One of the worst, most daunting challenges for us as engineers is actually getting that microenvironment just right in terms of controlling the hormone microenvironment. When we put progesterone in a co-culture, it's gone in a New York minute if a New York Minute's, like two and a half hours, but it gets metabolized very quickly. And the metabolism, we know this is from a review by Philips Saunders and co-authors is very complicated. So we're building, we're paying a company that does quantitative assistance, pharmacology a huge amount of money to take this and make a mathematics model. And then we do measurements on metabolism when working with Edinburg for this. So we can build a system that will keep the hormones very tightly controlled over weeks and culture. That's not going to happen overnight. And it's a $4 million project, which we got philanthropic funding for. So the question I have, and we can talk about this over dinner, is what we have right now was what I showed you before this, we have the vessels, we have the immune cells because we have macrophages, we have the lesions.
Do we need to add nociceptive neurons to this? And so we've started a project with the Moore lab at Tulane with the fabulous postdoc, Sam Holt, and we hired Michael Moore's technician. We're starting to work with Ross Siegel's lab at Dana Farber. It's still in the early days, but our synthetic gel does better than Matrigel to get no susceptive neurons to grow from a dorsal root ganglion. There's a lot of issues on stability and so on, but I think we'll make it finally in the last couple of seconds, how do we decide that our in vitro models are capturing in vivo phenotypes? We're accruing lots of transcriptomic data and our mathematical modeling collaborators, including my husband, Doug Berger, has ways to look at these signatures. And it goes beyond PCA plots. There's a lot more to it. But as we get these well stratified patient populations with their data, a lot of math can be done to do that.

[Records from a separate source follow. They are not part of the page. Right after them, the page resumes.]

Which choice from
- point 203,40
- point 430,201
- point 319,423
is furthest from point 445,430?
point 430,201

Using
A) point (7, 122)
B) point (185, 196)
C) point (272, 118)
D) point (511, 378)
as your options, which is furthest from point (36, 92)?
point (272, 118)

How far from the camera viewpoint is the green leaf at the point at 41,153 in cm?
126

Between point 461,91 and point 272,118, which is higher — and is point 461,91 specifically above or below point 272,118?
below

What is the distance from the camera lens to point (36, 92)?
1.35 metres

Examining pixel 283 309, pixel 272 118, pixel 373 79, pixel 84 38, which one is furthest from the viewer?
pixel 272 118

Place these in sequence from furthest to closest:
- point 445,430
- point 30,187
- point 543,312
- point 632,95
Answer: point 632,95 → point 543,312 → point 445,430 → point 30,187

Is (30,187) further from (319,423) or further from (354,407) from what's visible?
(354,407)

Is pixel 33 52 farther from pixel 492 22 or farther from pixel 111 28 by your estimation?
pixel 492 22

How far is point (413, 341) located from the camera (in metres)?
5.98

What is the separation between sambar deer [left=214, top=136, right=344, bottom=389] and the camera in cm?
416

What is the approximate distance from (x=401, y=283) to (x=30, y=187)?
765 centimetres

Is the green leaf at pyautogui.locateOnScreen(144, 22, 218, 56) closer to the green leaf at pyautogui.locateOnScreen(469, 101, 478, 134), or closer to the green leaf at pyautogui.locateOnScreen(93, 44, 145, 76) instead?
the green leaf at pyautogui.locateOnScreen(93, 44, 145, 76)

So we'll close by saying we're building a core facility at MIT for liver first because liver, everybody wants liver. And liver is actually very important in drug development for any endometriosis drug as Bayer knows because they had a drug vallum phase two due to drug induced liver injury a couple of years ago. So this is happening. We've got this really cool technology that we hope will become turnkey in about a year and a half for a couple of intrepid users to use. And I'll finish there and thank my amazing collaborators, including Dave Trumper, who builds all the hardware, my clinical collaborators and so on. Thanks.